**PROMPT 1:** In the blog extract, what made the narrator feel excited about Korea? Answer in one to three sentences.
**PROMPT 2:** List each instruction the Airbnb host gives in the spoken line that opens the "The Great Escape" section of the blog extract.
**PROMPT 3:** Continue the blog extract's story about being stuck in the Airstream trailer, starting after its last sentence.

All this to say, I felt excited for Korea. Throughout the months, I learned about the culture, and found out that while crowded skylines were no anomaly, neither were beaches and warm people. It would have been a big adventure, the biggest of my life. Maybe it will still happen some day. But Hawaii is an adventure, too. I can’t wait to have so many visitors.

The Great Escape

“Okay, let’s use our magic powers. Everyone visualize the door opening and how much we’ll laugh when it pops open. Close your eyes. Ready?”

 

This is not something you want to hear your Airbnb host say.

 

“We’re doing it!”

 

This is not something you want to hear yourself saying in response, especially not with sincerity.

 

Nevertheless, it’s what my friend and I found ourselves doing one fine morning on our road trip. Our home for the night had been an Airstream trailer in our host’s backyard, and now we were stuck. And I had to pee.

**EXTRACTED MATERIAL:**
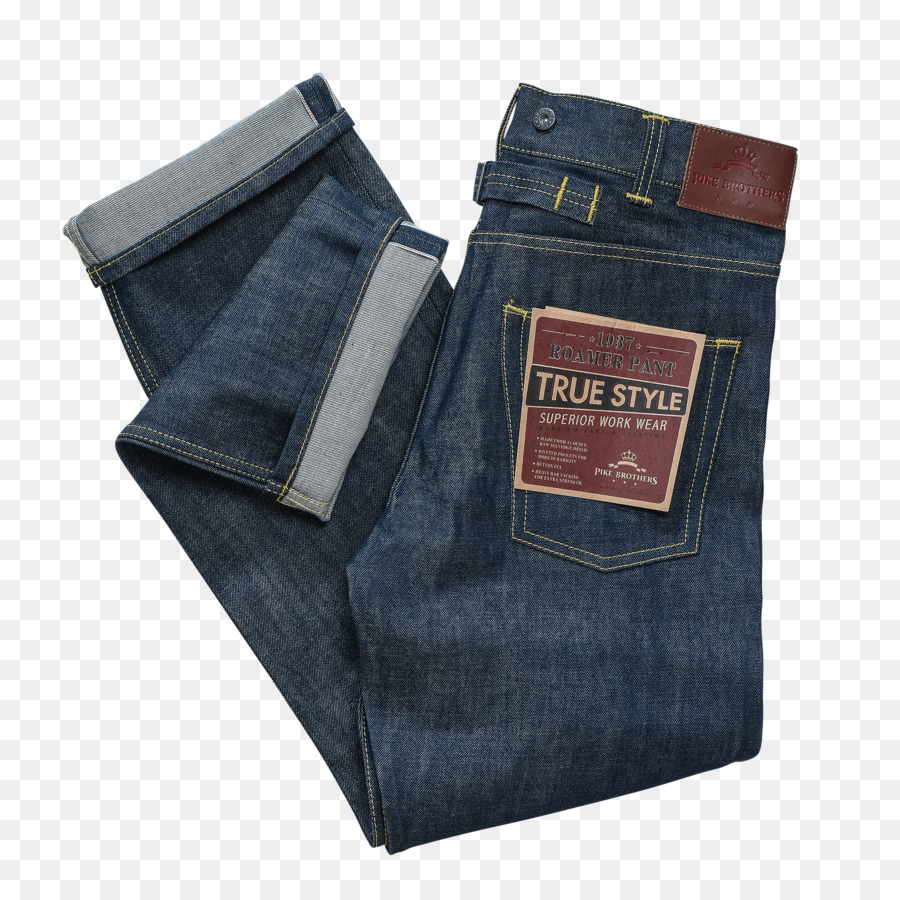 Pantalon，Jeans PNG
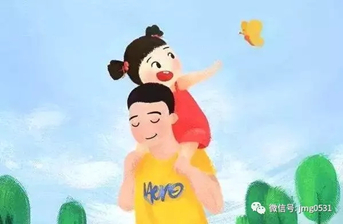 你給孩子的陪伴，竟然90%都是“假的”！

==

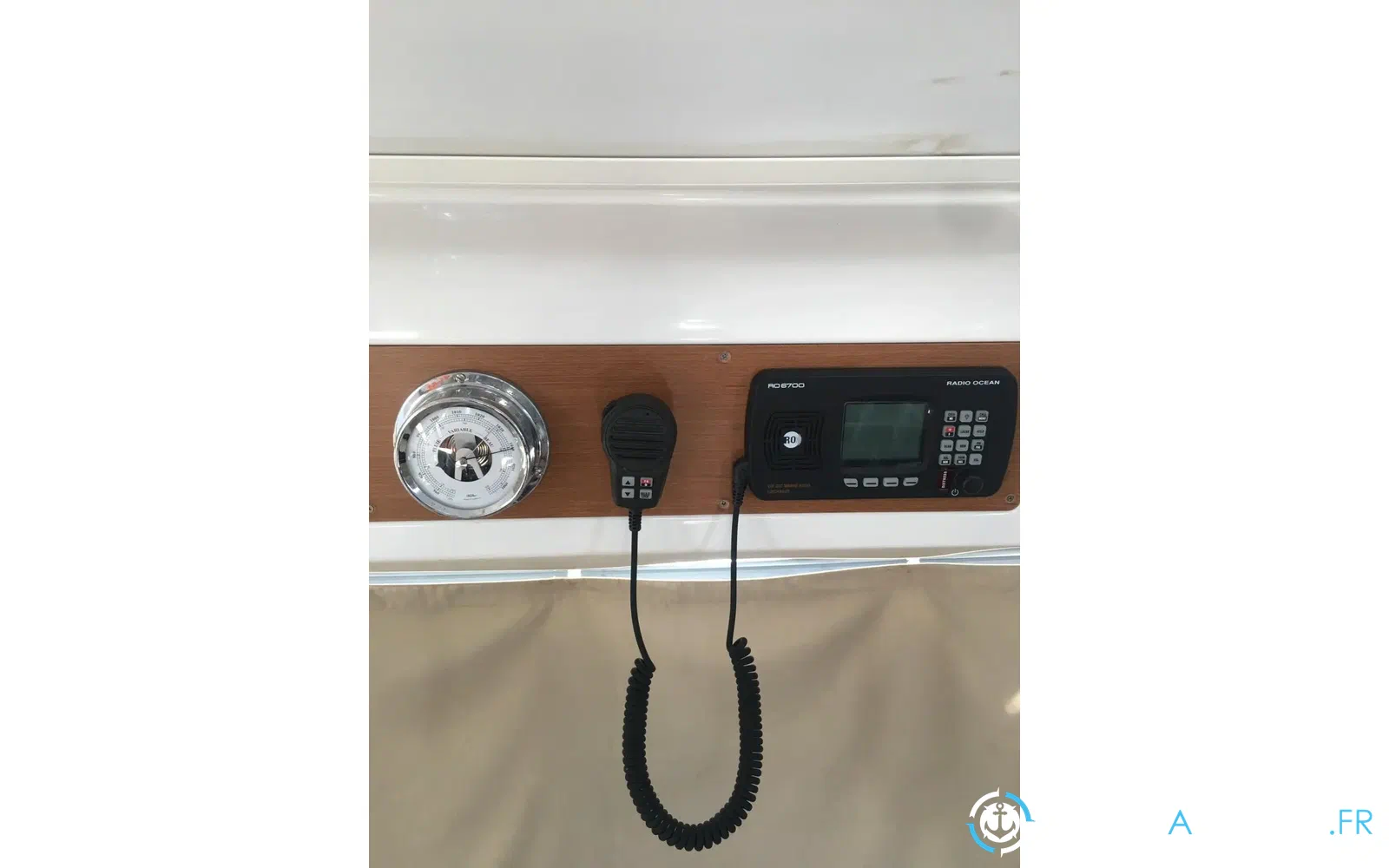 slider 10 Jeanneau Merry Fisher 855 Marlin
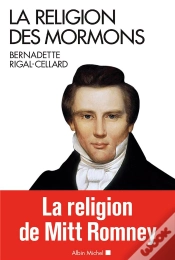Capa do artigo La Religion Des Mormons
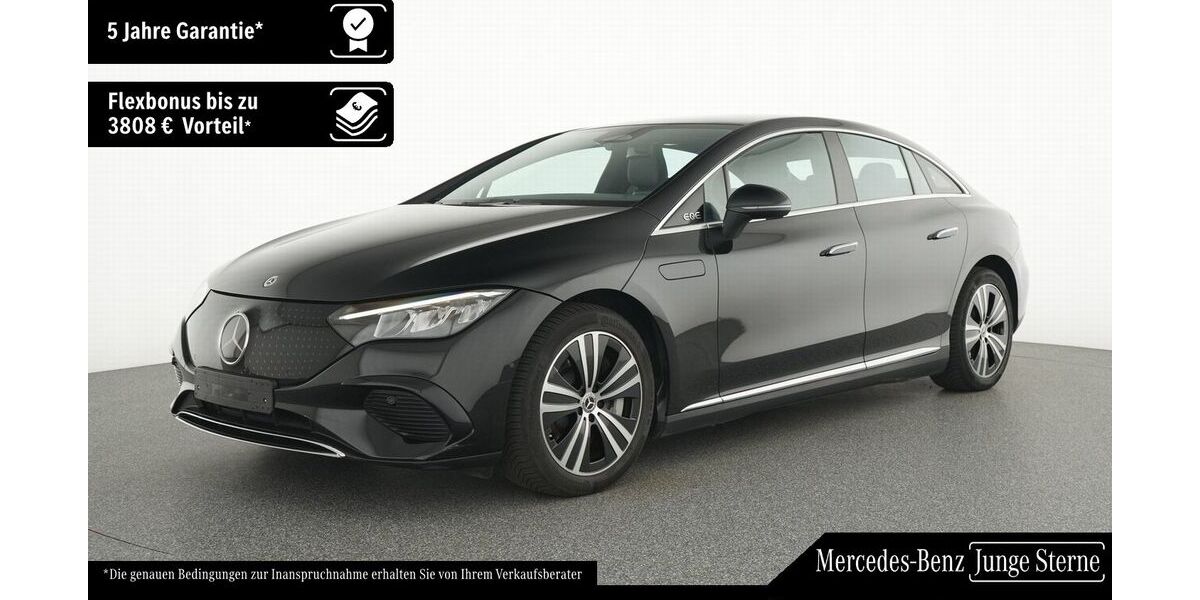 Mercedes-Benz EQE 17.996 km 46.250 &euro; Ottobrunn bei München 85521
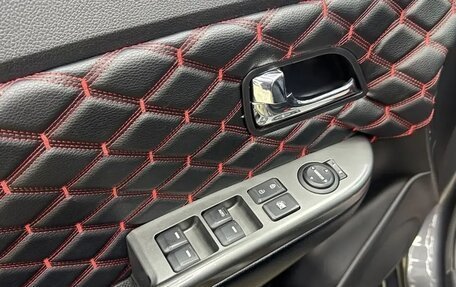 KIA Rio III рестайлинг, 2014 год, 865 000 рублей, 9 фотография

**RESULT 1:** Over the months, the narrator learned about the culture. They found that Korea had crowded skylines but also beaches and warm people. Going there would have been the biggest adventure of their life.

**RESULT 2:**
- Use our magic powers.
- Visualize the door opening and how much we'll laugh when it pops open.
- Close your eyes.

**RESULT 3:**
Our stay in the trailer had started fabulously. We had hauled our luggage up the stairs, tossed our backpacks into the aisle, and collapsed on a daybed padded with throw pillows. (It was time for our daily siesta, after all!) Our host had explained through our email correspondence that the trailer didn’t have a functioning bathroom, but we could use the restroom in their home. We considered this nothing but a minor issue, especially taking into account how delightful our little spot was. Windows surrounded the bed, allowing the afternoon sun to warm my legs and the baby blue curtains to tickle them as they fluttered in the breeze. Pure bliss!

 

Unfortunately, my friends, bliss does not a story make.

 

The next morning, I woke up around 8:00 desperately needing to use the bathroom. I tip-toed over my friend, turned the trailer handle, and pushed.

 

No movement.

 

No problem, I thought. Just push some of these levers. Surveying the locks and buttons on the trailer door, I might as well have been looking at an airplane control panel. There was one metal post sticking out, a “step on” switch (which I could only assume lowered and raised the trailer stairs), and three sliding locks scattered all over the general door region.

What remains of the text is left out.